Der Freitag war ein sehr aufregender Tag. Es ging damit los, dass wir zwei „Geburtstagskinder“ und zwar Annika und Julian hatten. Nach dem Frühstück dachten wir uns, dass wir ja mal mit einer sportlichen Aktivität namens Fußball in den Tag starten könnten. Doch wer wusste, wo der Fußballplatz ist? Jannys (ein Teilnehmer) erklärte sich bereit, die Führung zum Fußballplatz zu übernehmen. Nachdem er uns fast in die Irre geführt hatte, kamen wir dann doch an zwei schönen Plätzen an. Das Problem war dann nur, dass beide Plätze von Zäunen umgeben und die Eingangstore abgeschlossen waren. Nach Vitos Auftritt beim Fußballturnier wussten wir alle, dass es keine gute Idee ist, über Zäune zu springen. Also gingen wir nach einer kurzen Diskussion wieder zurück. Nachmittags kam dann die Feuerwehr bzw. der Feuerwehrmann Marcel Ekin. Er kam sogar mit dem LF (Löschfahrzeug) zu uns hoch gefahren und ein paar Kinder stiegen ein. Dann fuhren wir nach unten, wobei wir fast gegen einen großen Stein gefahren wären. Es ist nämlich schwer auf einer steilen Straße den Rückwärtsgang einzulegen und anzufahren, um im zweiten Zug um eine enge Kurve zu kommen. Aber es kamen dann doch alle und auch das Auto unbeschädigt unten an. Doch dann kam die große Niederlage. Der nächste Hydrant war zu weit weg, als das man dorthin Schläuche legen konnte. Also musste die Wasserattacke leider ausfallen. Trotzdem guckten wir uns das Fahrzeug an und es wurde alles gut erklärt. Zurück auf dem Gelände kam Vito auf die Idee,  sich den Gartenschlauch zu nehmen und alle nass zu machen. Daraus wurde dann eine große Wasserschlacht.
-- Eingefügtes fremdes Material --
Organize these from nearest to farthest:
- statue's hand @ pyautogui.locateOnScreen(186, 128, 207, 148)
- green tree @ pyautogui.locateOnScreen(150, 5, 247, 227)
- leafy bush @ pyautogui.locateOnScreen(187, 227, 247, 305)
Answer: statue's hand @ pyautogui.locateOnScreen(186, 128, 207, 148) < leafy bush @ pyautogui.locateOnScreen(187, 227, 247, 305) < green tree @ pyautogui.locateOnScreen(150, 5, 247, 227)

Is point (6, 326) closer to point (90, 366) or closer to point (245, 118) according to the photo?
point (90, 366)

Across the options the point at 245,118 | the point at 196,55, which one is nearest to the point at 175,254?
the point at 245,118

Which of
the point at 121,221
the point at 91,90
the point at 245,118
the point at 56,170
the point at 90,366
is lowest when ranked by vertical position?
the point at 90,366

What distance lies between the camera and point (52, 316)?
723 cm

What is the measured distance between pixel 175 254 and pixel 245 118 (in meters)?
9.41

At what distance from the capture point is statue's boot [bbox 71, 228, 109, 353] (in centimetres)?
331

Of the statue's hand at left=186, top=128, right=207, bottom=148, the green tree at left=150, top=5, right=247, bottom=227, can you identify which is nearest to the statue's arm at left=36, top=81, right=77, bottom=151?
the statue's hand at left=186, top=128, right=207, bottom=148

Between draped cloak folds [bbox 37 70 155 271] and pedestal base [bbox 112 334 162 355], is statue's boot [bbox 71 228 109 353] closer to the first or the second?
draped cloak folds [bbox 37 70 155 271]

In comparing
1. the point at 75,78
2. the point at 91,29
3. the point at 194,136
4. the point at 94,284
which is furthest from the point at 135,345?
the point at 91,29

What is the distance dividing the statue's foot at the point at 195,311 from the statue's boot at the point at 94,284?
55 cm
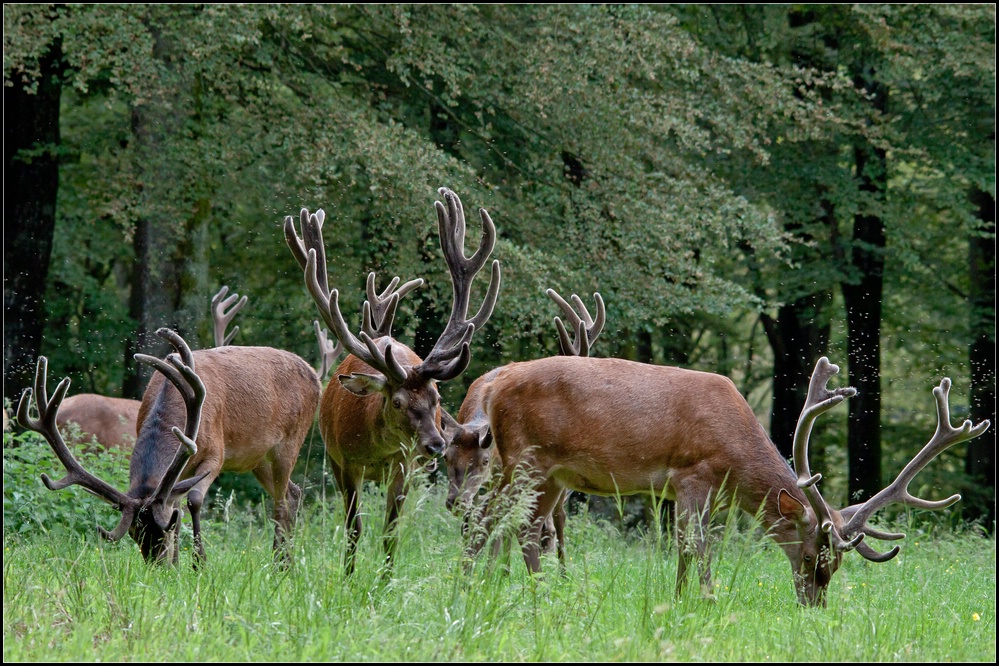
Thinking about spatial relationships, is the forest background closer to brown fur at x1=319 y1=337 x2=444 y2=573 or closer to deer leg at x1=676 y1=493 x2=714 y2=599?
brown fur at x1=319 y1=337 x2=444 y2=573

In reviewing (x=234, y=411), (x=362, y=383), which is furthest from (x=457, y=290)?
(x=234, y=411)

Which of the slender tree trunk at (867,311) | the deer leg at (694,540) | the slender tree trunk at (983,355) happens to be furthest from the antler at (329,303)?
the slender tree trunk at (983,355)

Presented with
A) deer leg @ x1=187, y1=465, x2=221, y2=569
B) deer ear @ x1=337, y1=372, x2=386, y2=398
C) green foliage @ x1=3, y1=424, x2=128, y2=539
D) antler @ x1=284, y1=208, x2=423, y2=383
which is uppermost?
antler @ x1=284, y1=208, x2=423, y2=383

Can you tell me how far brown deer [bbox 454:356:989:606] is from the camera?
233 inches

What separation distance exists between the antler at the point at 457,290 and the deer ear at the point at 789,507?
71.7 inches

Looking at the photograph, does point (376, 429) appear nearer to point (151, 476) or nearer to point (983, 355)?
point (151, 476)

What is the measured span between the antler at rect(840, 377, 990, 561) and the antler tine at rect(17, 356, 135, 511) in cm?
375

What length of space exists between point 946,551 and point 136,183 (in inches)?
351

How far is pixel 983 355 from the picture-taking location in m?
18.0

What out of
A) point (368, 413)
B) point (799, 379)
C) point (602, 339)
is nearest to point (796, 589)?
point (368, 413)

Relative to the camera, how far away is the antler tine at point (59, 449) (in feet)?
20.1

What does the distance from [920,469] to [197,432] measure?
152 inches

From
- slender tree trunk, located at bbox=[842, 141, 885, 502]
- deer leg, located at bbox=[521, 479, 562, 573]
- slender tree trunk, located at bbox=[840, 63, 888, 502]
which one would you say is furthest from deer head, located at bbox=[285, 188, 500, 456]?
slender tree trunk, located at bbox=[842, 141, 885, 502]

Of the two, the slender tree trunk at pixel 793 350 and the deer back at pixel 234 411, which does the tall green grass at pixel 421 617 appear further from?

Am Abend dann der Höhepunkt: Die von Finja vorbereitete Show „Schlag den Gruppenleiter“ ! Wir spielten viele lustige Spiele, die von der Glücksfee Simon ausgelost wurden. Das Ergebnis dann ganz knapp, nach einem Kopf-an-Kopf-Rennen ;-), der Gewinn für die Gruppenleiter (also 5:50 Punkten J ). Danach fielen alle müde ins Bett. Der Samstag begann damit, dass nach fast einer Woche bemerkbar war, wie die Räume und das Außengelände aussahen. Daraufhin wurde eine große Aufräumaktion gestartet. Gelockt wurde mit Punkten für den Hauspokal. Fast alle Teilnehmer halfen also mit und so wurde die Aktion eine Sache von 10 Minuten. Der restliche Tag wurde dazu genutzt, die Shows für den letzten Abend vorzubereiten. Dann war es so weit. Der letzte Abend stand bevor. Alle Shows waren einzigartig. Wir haben viel gelacht und auch gerätselt.

Wir hatten die ganze Woche über viel Spaß und Action. In unserer Freizeit spielten wir Billard, Dart, Schach, Tischtennis und viele Gesellschaftsspiele. Die ganze Woche über begleitete uns der Hauspokal, bei dem die Teilnehmer in den einzelnen Zimmern probierten, so viele Punkte wie möglich durch ein sauberes Zimmer, gutes Sozialverhalten etc. zu bekommen. Gewonnen haben ihn „Die verrückten Zitus“.

Ach ja - um das nicht zu vergessen: Am Sonntag reisten wir ab und alle kamen fröhlich und gut erholt beim Landesverband wieder an. Wir freuen uns schon auf nächstes Jahr.